#### TEXT FOR ANALYSIS

══════════════════════════════

The scientists believe that the likeliest explanation is cross-reactivity. This occurs when helper T cells are developed in response to a different virus, but react similarly to previously unknown pathogens. This also suggests that those T cells may be left over in individuals’ previous exposure to a different coronavirus, likely one that causes the common cold.

“Vaccine development against acute viral infections classically focuses on vaccine-elicited recapitulation of the type of protective immune response elicited by natural infection,” wrote the authors of the report. “Such foundational knowledge is currently missing for COVID-19, including how the balance and the phenotypes of responding cells vary as a function of disease course and severity. Such knowledge can guide selection of vaccine strategies most likely to elicit protective immunity against SARS-CoV-2. Furthermore, knowledge of the T cell responses to COVID-19 can guide selection of appropriate immunological endpoints for COVID-19 candidate vaccine clinical trials, which are already starting.”

The hunt for a COVID-19 vaccine has heated up in recent months, with Cambridge-based Moderna, Inc. leading the way with breaking news back on May 18. The clinical stage biotechnology company announced positive results from a Phase 1 study looking at the effectiveness of mRNA-1273, its vaccine candidate against novel coronavirus.

Overall, the mRNA-1273 was well tolerated and evaluated as safe in experimentation. Based on the Phase I data, a Phase II study will be amended to study two dose levels: 50 µg and 100 µg. The goal will be to select a dose for pivotal trials.

“With today’s positive interim Phase 1 data and the positive data in the mouse challenge model, the Moderna team continues to focus on moving as fast as safely possible to start our pivotal Phase 3 study in July and, if successful, file a BLA,” said Stéphane Bancel, Chief Executive Officer at Moderna, at the time of the Phase 1 data announcement. “We are investing to scale up manufacturing so we can maximize the number of doses we can produce to help protect as many people as we can from SARS-CoV-2.”

══════════════════════════════

#### EXERCISE DETAILS
Continue the article on T cell immunity and COVID-19 vaccine development, starting after its last sentence.

#### RECORDED INFORMATION
══════════════════════════════

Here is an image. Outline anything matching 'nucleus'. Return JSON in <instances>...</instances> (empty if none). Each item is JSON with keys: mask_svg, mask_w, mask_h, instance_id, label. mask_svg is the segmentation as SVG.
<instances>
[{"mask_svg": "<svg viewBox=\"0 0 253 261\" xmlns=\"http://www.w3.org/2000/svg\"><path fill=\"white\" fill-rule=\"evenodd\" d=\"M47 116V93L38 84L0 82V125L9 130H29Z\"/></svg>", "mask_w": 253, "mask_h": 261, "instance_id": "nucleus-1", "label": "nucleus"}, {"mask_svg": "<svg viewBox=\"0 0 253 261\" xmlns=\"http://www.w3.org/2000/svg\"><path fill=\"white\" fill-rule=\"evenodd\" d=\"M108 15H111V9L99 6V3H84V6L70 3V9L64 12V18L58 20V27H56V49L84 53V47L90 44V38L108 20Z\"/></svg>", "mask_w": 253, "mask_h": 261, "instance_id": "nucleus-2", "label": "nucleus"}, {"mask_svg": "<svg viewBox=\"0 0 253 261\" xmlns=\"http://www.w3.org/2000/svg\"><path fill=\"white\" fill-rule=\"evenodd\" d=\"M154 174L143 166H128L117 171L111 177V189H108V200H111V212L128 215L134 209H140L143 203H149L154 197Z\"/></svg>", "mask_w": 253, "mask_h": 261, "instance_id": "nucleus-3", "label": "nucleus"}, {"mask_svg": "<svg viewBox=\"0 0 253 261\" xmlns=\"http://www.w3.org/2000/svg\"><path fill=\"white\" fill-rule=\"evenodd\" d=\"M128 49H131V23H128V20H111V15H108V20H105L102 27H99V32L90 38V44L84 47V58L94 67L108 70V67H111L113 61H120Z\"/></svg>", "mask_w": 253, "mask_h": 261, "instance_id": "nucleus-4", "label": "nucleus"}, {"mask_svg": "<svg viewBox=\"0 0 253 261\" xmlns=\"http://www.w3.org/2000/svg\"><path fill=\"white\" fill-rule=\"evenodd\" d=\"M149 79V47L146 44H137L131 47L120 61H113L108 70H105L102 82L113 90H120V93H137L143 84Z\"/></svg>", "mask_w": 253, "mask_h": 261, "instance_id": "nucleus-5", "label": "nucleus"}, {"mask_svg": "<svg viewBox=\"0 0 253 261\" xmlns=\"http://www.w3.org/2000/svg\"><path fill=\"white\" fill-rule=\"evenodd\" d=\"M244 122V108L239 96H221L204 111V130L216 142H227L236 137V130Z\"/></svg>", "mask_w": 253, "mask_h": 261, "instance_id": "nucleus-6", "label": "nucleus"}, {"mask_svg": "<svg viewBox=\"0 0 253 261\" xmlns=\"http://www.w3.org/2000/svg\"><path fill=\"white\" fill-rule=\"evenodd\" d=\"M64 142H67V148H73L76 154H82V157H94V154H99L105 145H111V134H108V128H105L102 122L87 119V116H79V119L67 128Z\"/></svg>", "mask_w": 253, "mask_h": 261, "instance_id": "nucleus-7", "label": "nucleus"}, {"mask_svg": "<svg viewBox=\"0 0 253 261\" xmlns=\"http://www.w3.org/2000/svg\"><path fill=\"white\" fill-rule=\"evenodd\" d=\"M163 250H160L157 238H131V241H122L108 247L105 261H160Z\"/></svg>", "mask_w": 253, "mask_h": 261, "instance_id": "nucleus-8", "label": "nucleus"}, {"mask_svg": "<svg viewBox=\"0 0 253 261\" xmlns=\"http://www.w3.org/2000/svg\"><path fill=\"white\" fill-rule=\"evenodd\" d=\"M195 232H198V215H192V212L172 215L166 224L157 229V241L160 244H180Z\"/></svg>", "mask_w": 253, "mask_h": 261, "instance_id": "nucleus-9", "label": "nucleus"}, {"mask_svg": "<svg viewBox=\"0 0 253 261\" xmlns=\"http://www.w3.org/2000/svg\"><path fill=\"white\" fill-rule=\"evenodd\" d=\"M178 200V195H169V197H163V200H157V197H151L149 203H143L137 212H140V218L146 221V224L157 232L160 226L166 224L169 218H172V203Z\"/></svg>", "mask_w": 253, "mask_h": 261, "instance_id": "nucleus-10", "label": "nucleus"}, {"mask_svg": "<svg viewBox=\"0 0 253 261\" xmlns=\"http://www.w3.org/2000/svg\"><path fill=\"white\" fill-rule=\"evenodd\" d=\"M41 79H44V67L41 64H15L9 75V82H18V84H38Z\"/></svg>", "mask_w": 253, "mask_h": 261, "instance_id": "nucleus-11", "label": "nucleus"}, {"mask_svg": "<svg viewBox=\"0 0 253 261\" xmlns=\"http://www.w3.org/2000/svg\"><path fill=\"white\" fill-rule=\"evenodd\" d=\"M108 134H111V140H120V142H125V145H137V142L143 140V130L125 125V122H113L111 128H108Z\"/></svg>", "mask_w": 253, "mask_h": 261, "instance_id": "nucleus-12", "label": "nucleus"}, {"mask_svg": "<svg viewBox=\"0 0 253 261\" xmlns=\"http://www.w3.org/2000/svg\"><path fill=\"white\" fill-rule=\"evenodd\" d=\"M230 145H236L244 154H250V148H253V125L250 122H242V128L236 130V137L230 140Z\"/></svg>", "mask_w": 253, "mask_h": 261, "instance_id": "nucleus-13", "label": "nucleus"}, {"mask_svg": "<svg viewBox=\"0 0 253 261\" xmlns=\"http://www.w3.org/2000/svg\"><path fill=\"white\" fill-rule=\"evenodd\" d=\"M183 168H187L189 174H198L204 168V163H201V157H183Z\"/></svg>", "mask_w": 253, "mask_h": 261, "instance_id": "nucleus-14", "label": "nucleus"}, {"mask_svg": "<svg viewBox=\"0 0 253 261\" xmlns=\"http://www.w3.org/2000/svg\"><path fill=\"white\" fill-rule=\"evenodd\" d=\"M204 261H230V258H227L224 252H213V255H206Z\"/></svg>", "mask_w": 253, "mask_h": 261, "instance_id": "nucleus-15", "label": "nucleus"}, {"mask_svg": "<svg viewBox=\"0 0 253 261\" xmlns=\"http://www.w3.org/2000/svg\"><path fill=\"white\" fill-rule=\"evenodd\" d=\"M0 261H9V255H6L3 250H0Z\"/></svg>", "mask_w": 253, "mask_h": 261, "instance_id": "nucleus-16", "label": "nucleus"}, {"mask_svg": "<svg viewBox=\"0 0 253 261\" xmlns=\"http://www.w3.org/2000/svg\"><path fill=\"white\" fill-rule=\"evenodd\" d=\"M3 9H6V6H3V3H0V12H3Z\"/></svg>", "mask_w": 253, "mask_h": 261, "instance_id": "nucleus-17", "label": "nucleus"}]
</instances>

══════════════════════════════

#### YOUR RESPONSE
AstraZeneca also announced new initiatives in the fight against COVID-19 back on May 21. The company stated that it is working on several agreements to ensure that there is broad and equitable supply of a future vaccine globally at no profit during the pandemic. In addition, AstraZeneca shared that it had received $1 billion from the U.S. Biomedical Advanced Research and Development Authority for the development, production and delivery of a vaccine, beginning in the fall.

The company’s recombinant adenovirus vaccine, known as AZD1222, is being studied in more than 1,000 healthy volunteers in a number of different trial centers across southern England. AstraZeneca finalized its license agreement with Oxford University for the vaccine in May as well.

“This pandemic is a global tragedy and it is a challenge for all of humanity,” said Pascal Soriot, Chief Executive Officer, AstraZeneca. “We need to defeat the virus together or it will continue to inflict huge personal suffering and leave long-lasting economic and social scars in every country around the world.”